## Text block
§ §
REFLECTIONS DURING THANKSGIVING-CHRISTMAS SEASON

THE METAMORPHOSIS
By
Ernie Delfin
Youth Services Director
Newport Irvine Rotary Club

SOME REFLECTIONS FOR THANKSGIVING AND
THE FORTHCOMING CHRISTMAS (HOLIDAY) SEASON

“ For everything under the sun, there is a reason and there is a season”.

--- A paraphrase from the Book of Ecclesiastes

The United States is making history. It just elected Barack Obama as its first Black American president after a long spirited campaign amidst the worst U.S. economy since the Great Depression in the 1930s. This financial tsunami has already resulted to an unprecedented foreclosures of homes and the failure (and subsequent bailouts) of several financial giants, like AIG, Freddie Mac and Fannie Mae. Despite all these depressing economic news, however, millions of people from other countries still desire to immigrate and live in the United States, much more than those wanting to leave. The USA remains a strong magnet to millions of foreigners.

Why are Americans unhappy or depressed then? Because we Americans are spoiled people in so many ways because we are used to a very comfortable and easy- going lifestyle. We were used to pay only about $30, not $100 to fill up the gas tanks of our SUV’s. When our 401(k) retirement accounts or our American dollars depreciate, we get depressed. When the values of our houses tumble, we cry because our houses for decades have become as our revolving “savings” account. Road rage increases where there is too much traffic whereas in many parts of the world, freeways and cars are just a dream! And the list goes on and on.
§ §
## Data provided
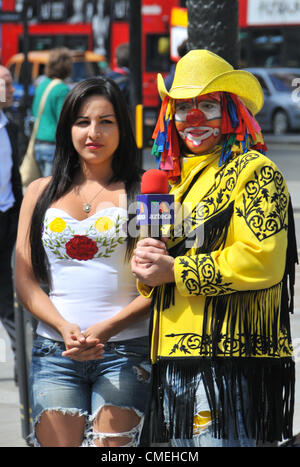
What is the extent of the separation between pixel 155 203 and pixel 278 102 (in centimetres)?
§ §
## Work instructions
(A) Which financial giants does the Thanksgiving reflections essay name as having failed and been bailed out?
(B) Please carry on the Thanksgiving reflections essay from the point where it stops.
The listing has no connection to the Thanksgiving reflections essay.

## Task answers
(A) AIG, Freddie Mac and Fannie Mae.

(B)
# # #
This coming Thanksgiving week and the advent of the Holiday or Christmas Season, it is an opportune time for all of us to take a pause to reflect and consciously take minute vacations from our tupsy turvy world and start counting the many blessings that we often take for granted. We should simply ignore those luring advertisement subliminally convincing us that we can never be happy without buying that designer clothes or taking that expensive vacation. No one should ever listen that it is necessary to have those cosmetic surgeries to remove the excess fat in one’s tummy or wrinkles in one’s aging face in order to look young and beautiful. The coming Holidays should not only be about material gifts but also gifts of time and energy to nurture better relationships.

On a more serious note, I believe that to be truly happy and fulfilled is to have a grateful heart and to become a child once again. Children are pure and simple. They are colorblind; share their toys with anyone. They do not carry grudges or hatred in their hearts; they are quite innocent, guilt free and unbiased.

Once we are grown up, we leave childlike behaviors behind. We learn and acquire acts of prejudice, pride, discrimination and greed along the way. In the adult world, he who has more toys wins! We crave for the applause of men and are driven for that ephemeral l5 minutes fame. People are driven to become recognized by what they possess rather than by the content of their character that defines who they are. We forget that each one is unique individual and each is given his own talents by God as His gift to us as human beings. What we do with those talents is our own gift to Him that gave us.

Psychologists say that the Holiday season increases the level stress, depression and even suicides in our society. When pangs of anxiety or depression come, an effective prescription is to go out and volunteer to feed the hungry and the homeless. To go to a spiritual retreat or a visit to the graves of some loved ones can also prevent anxiety attacks or depression.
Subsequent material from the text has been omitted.